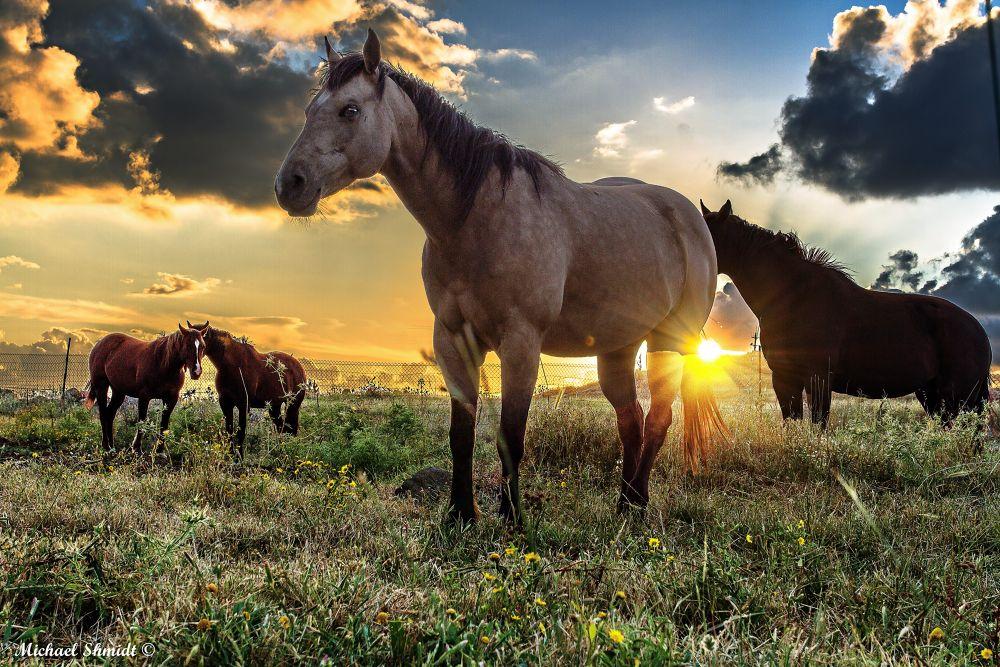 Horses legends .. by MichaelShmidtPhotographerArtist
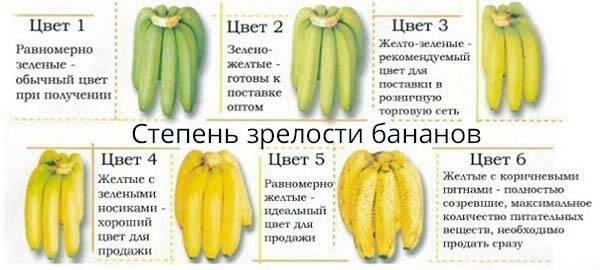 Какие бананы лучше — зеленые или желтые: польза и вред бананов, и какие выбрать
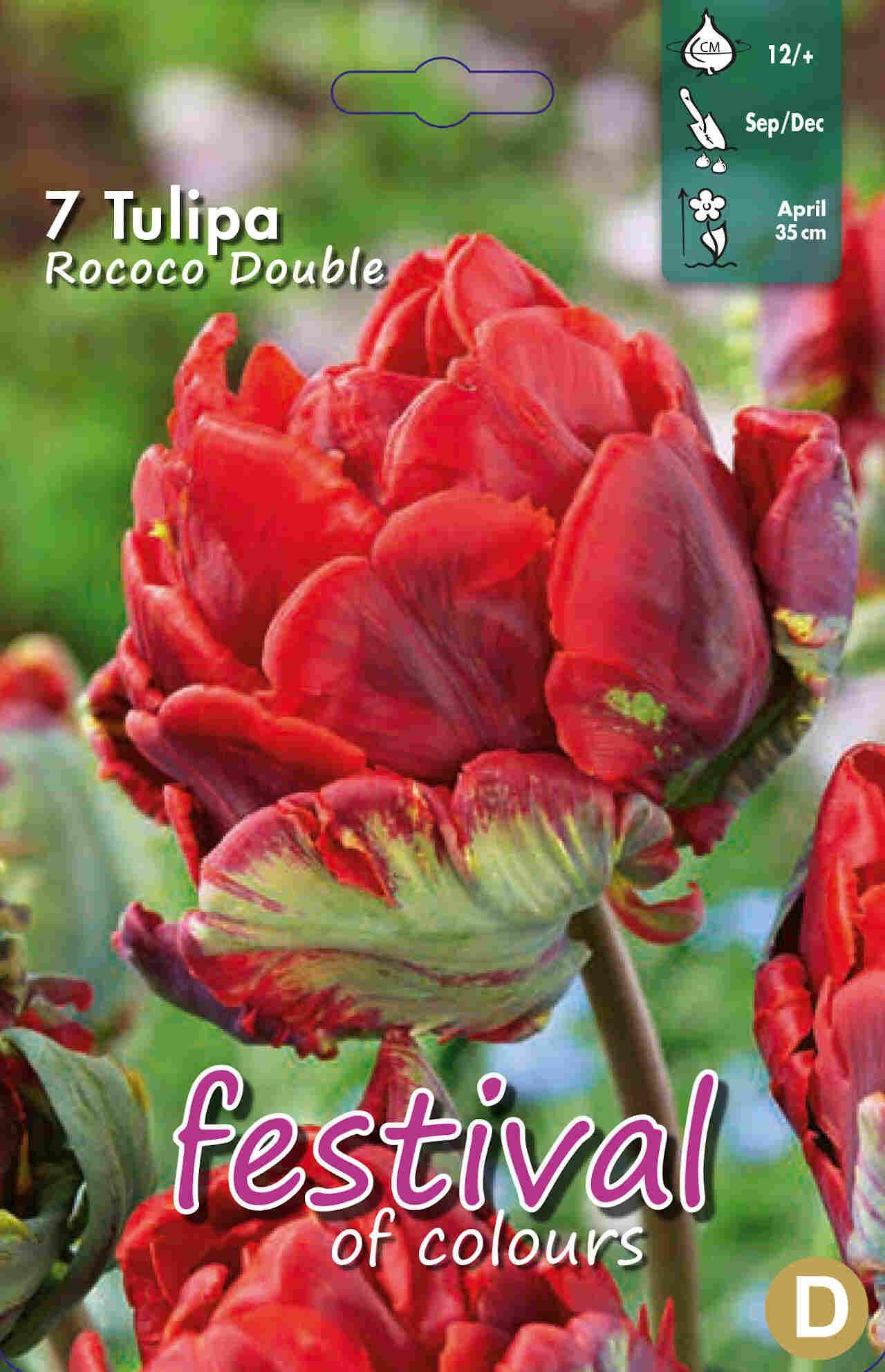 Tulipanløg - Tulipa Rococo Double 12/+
^^^^
■ **Work item**: Give the data again exactly as it stands, apart from the pictures.

■ **Answer section**:
 Horses legends .. by MichaelShmidtPhotographerArtist
 Какие бананы лучше — зеленые или желтые: польза и вред бананов, и какие выбрать
 Tulipanløg - Tulipa Rococo Double 12/+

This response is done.